L’envers des propositions enflait et commençait de reverdir. (…)
On avait construit d’autres ponts. (140)

 

Le motif de la (re)naissance qui se dégage dans cette dernière séquence du recueil s’allie au motif de la parole retrouvée : la libération est aussi celle du langage et des mots, qui peuvent à nouveau se déployer dans le chant :

 

Traversant les saisons, causant à mes fourrures, je chantais.
Je retournais à l’ordinaire.
J’avais de la marge. (141)

Les dieux ont reparu.
J’étais proche de parler. (142)

 

Qui sont ces « ils », « nés d’octobre » (139), qui apparaissent dans les dernières pages et donnent le titre au recueil ? Des poèmes, ou ces « animaux du souvenir » qui ponctuent le recueil ? Le texte laisse libre l’interprétation ; ce qui seulement importe, pour le sujet lyrique, c’est que « Désormais, ils choisissent de bonnes herbes / et je peux recommencer ma vie. » (139)

 

Stylistiquement, le motif de la taille, du creusement, de l’épure, définit le recueil de Pierrine Poget. A l’absence de repères narratifs s’ajoute un lexique de la perte, de l’abandon et du regret. Les antithèses sont nombreuses, les négations omniprésentes, et renforcent notamment le sentiment d’empêchement du « je » lyrique.
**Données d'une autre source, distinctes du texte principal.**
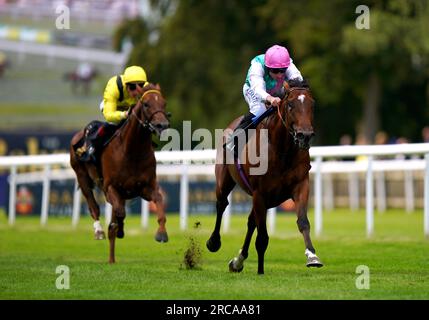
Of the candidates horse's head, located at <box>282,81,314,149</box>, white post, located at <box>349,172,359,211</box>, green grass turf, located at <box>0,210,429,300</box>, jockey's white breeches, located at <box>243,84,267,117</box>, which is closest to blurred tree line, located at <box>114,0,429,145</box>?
white post, located at <box>349,172,359,211</box>

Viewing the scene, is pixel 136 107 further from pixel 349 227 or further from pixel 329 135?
pixel 329 135

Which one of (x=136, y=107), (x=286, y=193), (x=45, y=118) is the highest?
(x=45, y=118)

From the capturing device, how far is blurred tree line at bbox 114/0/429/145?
30.7 m

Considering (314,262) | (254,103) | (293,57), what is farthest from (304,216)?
(293,57)

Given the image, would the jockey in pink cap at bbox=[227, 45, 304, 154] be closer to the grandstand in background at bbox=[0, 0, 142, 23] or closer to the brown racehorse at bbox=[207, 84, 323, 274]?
the brown racehorse at bbox=[207, 84, 323, 274]

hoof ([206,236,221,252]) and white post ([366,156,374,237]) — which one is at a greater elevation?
white post ([366,156,374,237])

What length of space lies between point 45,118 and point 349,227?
644 inches

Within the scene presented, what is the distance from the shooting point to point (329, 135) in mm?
35531

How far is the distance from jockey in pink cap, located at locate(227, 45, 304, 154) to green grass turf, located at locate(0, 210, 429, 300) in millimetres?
1486

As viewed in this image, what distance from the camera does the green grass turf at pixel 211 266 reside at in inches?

Les phrases sont courtes, sèches, souvent laconiques. L’auteur dit le moins possible pour produire un précipité d’images qui « percute » et mobilise le lecteur. Cette posture à la limite du silence, où il ne reste que l’essence d’une situation, donne une tonalité parfois « nerveuse », « en tension », ou nostalgique selon les vers.

 

La tension procède du retranchement, presque à l’extrême : il ne reste que les os du récit ! Mais le procédé vise ici à stimuler l’imaginaire du lecteur, libre de prolonger les blancs de l’histoire à l’envi. « Il faudrait si possible que le poème n’ajoute rien à ces choses de trop qui existent déjà, tout en les prenant en compte » : cette paradoxale poétique, telle qu’elle est énoncée ici par Pierrine Poget (dans la quatrième de couverture du recueil), et réalisée avec force et conviction dans son livre, crée indiscutablement un univers très personnel et original. A trop vouloir retrancher, on court cependant le risque de « perdre le fil », de perdre en route un lecteur privé de signes et de balises ; à l’exception de quelques fragments, ce n’est pourtant pas le cas dans le recueil de Pierrine Poget, qui réussit à prolonger la tension de son univers jusqu’au terme, jusqu’à l’éclosion finale de la parole.